For refund requests, always look up the order details first before processing a refund.""",
tools=selected_tools,
messages=[{"role": "user", "content": user_message}]
)Summary of Tool Management Strategies
Here is a comparison of when to use each strategy:
- Categorization and namespacing: Always use this as a foundation. Organize tools logically regardless of other strategies.
- Keyword-based dynamic selection: Use when tool categories map cleanly to specific keywords in user messages.
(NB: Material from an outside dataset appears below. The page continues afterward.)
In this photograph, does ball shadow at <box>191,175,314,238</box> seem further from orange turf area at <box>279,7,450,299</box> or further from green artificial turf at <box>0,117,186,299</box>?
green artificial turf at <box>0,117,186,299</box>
Fast and simple.
- Embedding-based selection: Use when user queries are diverse and don't map neatly to keywords. More robust but adds latency.
- Two-stage routing: Use when you have many categories and need AI-level reasoning to select the right ones. Best for 50+ tools.
- Consolidation: Use when you have many tools that differ only in filter parameters. Reduces count without losing capability.
- MCP server composition: Use when different roles or use cases need different tool sets. Natural architectural boundary.